The world is a small place. To astrologers, a mere speck of dust.
The distance from the earth to the sun is roughly 150m kilometres.
Multi-asset investors have traditionally looked at the world from 60,000 feet, from the top down, and have tried to construct portfolios based on that perspective.
But the danger, to paraphrase Abraham Maslow, is that to a man with a hammer, everything looks like a nail.
The point is that not every problem can be solved in the same way, with the same tools. Different approaches and perspectives are often required.
With aggregate yields so low in absolute and relative terms many multi-asset income funds have been forced to pay lower yields or return capital as income in one form or another.
But to investors who build income portfolios from the bottom up, the world looks very different; the problem is not where to find attractive levelsof yield but which one of the multitude of opportunities to select.
It means moving away from catch-all buckets, like the S&P, to the prospects of individual companies and business drivers that constitute the market.
And then having the discipline to not simply chase high yield for income’s sake, but instead consider the long-term total return and sustainability prospects of each security.
The same applies to risks and how we view them. Every investment decision involves taking a view on prospective risks.
But for anyone seeking to get a handle on risk, there are a fair few challenges.
Who knows what might come from the threats being made between major trading nations, the political standoff in the Gulf or more quantitative easing in the Eurozone?
Again, one option is to hunker-down and focus on what you can control.
That still means looking for the best assets across the globe, and ones with the potential to generate sustainable income that grows faster than inflation.
Furthermore, if the cumulative savings pot can grow to the point where the natural income being generated is enough to satisfy an investor’s needs, there is the advantage of never being forced to sell assets at inopportune times.

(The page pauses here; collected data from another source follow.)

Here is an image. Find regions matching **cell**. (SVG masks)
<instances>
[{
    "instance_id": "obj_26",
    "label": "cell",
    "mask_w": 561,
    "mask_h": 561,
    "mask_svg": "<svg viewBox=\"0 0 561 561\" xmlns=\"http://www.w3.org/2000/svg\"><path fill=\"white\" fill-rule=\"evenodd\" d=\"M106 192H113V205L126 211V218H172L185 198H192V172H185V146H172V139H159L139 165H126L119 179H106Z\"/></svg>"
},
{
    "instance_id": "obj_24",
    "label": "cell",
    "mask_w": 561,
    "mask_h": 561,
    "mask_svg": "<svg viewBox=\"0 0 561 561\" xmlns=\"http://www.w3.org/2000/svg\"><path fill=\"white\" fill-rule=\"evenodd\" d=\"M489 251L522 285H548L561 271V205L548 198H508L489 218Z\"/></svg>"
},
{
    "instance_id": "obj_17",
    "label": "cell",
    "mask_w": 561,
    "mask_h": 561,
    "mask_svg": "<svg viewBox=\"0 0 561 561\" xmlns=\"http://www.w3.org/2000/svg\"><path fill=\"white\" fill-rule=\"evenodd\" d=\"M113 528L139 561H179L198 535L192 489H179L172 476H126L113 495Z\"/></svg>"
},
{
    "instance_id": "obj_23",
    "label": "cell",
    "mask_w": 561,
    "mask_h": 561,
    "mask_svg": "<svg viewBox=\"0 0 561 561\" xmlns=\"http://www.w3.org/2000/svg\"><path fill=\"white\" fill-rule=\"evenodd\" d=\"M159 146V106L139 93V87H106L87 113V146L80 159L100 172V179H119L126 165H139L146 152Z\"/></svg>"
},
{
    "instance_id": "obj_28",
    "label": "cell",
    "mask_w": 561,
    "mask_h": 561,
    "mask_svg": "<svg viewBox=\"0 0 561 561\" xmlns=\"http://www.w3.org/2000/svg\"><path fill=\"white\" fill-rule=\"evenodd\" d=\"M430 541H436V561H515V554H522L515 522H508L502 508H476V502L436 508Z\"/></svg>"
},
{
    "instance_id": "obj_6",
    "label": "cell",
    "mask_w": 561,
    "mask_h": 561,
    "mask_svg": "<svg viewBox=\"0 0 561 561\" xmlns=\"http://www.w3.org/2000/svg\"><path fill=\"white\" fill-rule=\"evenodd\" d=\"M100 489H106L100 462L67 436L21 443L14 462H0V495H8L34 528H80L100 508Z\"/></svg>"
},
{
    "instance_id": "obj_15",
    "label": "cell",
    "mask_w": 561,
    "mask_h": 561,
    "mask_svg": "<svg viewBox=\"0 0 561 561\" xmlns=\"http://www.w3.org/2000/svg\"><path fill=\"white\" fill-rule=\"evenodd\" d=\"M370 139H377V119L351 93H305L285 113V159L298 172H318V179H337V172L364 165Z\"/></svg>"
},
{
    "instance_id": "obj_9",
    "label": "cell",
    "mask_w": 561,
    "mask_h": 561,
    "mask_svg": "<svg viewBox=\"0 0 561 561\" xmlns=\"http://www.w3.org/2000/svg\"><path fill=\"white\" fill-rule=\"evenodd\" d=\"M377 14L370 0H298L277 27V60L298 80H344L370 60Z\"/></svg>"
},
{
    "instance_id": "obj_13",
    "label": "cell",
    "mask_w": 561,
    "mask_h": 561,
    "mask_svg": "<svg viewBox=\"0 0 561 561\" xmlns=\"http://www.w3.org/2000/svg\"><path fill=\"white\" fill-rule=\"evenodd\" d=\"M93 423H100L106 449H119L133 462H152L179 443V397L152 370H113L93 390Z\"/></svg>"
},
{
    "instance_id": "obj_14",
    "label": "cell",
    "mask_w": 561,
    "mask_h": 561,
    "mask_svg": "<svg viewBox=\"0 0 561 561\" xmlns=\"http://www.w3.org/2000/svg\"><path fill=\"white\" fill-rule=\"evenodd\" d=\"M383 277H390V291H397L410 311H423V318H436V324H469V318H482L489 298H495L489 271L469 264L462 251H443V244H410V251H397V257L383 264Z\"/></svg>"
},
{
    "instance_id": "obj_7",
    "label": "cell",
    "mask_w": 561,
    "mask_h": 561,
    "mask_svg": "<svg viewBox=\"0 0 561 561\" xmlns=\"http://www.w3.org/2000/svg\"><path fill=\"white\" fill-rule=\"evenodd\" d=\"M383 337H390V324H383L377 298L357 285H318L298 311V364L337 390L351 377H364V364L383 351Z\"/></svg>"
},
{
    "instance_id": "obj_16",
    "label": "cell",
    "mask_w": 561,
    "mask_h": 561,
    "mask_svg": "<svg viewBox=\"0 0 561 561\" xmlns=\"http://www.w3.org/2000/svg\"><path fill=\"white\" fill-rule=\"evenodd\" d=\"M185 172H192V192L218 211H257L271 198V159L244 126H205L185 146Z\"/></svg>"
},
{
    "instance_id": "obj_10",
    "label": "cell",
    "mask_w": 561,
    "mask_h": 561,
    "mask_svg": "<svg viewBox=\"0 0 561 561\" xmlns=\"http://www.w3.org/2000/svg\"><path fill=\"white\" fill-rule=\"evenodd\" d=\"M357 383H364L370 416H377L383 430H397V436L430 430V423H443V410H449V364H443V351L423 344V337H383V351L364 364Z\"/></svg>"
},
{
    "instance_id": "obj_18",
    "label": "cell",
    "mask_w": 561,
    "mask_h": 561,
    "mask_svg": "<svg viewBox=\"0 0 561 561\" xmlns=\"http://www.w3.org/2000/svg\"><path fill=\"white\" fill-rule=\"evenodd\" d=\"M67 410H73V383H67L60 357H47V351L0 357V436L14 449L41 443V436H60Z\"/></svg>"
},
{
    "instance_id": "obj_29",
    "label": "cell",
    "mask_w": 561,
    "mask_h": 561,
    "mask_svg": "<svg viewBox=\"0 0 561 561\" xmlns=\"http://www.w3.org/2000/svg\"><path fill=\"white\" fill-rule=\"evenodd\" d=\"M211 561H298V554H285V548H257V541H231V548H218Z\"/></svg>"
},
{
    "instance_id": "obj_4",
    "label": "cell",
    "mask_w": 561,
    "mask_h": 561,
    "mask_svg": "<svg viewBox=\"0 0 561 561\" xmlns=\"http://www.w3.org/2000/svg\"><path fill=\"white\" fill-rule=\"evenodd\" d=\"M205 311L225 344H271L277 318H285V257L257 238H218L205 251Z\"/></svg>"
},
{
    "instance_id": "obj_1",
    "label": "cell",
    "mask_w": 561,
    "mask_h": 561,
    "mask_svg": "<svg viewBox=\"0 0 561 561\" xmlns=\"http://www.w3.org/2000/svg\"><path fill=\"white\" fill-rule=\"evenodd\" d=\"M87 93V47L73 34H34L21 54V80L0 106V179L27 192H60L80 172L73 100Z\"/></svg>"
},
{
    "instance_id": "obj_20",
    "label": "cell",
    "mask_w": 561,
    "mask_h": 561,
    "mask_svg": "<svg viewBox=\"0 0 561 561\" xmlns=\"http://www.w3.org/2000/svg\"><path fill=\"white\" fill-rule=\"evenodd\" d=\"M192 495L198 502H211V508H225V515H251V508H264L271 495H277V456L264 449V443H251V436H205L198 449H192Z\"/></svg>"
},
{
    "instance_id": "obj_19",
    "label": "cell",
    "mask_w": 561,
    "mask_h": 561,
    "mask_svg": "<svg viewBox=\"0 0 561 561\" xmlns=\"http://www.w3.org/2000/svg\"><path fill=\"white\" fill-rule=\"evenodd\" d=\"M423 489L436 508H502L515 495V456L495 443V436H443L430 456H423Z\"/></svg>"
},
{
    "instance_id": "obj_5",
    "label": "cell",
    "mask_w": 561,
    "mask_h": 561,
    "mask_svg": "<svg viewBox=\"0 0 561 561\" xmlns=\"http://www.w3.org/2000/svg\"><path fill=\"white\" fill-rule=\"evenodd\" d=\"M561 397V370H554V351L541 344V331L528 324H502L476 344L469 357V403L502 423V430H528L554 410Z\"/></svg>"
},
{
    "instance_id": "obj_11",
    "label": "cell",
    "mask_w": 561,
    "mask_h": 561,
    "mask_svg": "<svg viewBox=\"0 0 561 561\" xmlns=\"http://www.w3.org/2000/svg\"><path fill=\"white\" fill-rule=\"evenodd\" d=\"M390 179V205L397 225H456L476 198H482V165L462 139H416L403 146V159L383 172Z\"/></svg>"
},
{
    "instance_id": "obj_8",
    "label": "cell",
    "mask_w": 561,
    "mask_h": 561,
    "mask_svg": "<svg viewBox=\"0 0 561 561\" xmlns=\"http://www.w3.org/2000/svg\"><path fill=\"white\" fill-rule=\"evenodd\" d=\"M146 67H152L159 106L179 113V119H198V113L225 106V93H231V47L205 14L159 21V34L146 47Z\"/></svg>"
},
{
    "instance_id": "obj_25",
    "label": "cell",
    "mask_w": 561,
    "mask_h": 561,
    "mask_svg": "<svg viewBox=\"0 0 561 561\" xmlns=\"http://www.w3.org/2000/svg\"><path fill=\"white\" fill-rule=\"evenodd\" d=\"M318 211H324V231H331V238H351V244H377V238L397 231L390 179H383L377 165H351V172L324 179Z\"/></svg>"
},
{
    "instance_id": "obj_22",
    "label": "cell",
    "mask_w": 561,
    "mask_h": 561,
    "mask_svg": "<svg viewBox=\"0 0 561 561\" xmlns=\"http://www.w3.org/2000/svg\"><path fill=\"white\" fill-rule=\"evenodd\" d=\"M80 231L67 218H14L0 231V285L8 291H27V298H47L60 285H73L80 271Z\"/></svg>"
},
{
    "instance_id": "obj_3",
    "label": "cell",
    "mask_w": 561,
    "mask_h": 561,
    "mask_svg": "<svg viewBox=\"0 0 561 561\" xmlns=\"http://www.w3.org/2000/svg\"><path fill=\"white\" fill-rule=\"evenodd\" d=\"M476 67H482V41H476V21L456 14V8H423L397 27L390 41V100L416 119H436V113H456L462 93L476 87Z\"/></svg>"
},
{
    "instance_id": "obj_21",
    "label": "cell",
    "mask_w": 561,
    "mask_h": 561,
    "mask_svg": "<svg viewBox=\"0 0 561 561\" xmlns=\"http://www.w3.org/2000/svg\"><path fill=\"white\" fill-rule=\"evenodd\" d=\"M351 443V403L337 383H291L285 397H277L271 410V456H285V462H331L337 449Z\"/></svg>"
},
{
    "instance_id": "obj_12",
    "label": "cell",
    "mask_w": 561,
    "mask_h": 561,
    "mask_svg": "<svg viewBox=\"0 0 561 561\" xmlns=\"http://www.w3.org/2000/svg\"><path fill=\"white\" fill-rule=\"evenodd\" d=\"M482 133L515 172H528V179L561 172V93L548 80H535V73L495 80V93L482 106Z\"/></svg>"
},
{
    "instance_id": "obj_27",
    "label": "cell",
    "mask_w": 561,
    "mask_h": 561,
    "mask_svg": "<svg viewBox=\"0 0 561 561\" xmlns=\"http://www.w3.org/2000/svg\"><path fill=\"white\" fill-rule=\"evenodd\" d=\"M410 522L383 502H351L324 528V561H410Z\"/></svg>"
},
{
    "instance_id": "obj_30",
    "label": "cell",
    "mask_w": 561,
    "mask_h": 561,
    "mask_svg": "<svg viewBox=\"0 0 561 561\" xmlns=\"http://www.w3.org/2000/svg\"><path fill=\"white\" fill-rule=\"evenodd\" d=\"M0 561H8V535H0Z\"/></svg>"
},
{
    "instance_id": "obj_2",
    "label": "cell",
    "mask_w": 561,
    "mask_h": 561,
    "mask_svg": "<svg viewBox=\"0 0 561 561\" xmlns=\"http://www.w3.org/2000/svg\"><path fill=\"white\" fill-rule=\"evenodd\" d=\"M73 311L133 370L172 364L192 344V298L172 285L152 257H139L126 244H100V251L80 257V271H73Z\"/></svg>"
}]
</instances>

Most investors tend to think about the investment cycle in blunt terms, for example where equity markets or bond markets are.
However, it may be better to focus on where individual companies and sectors are in their cycles, then determine which of those can be harnessed most appropriately to calibrate investment outcomes with clients’ needs.
- With yields so low, multi-asset fund managers are having to rethink their strategies
- Every investment decision involves taking risk
- It may be better to focus on where companies are in their individual cycles
Consensus forecasts have the earnings growth for the S&P slowing to 12.7 per cent this year, and further slowing to 6 per cent next year.
But many income-generating companies within that market are on a different trajectory, which is only identifiable from the bottom up.
US real estate investment trusts worked through higher supply last year, particularly in the healthcare sector, and funds from operations forecasts (an indication of REIT cash flows) are currently accelerating.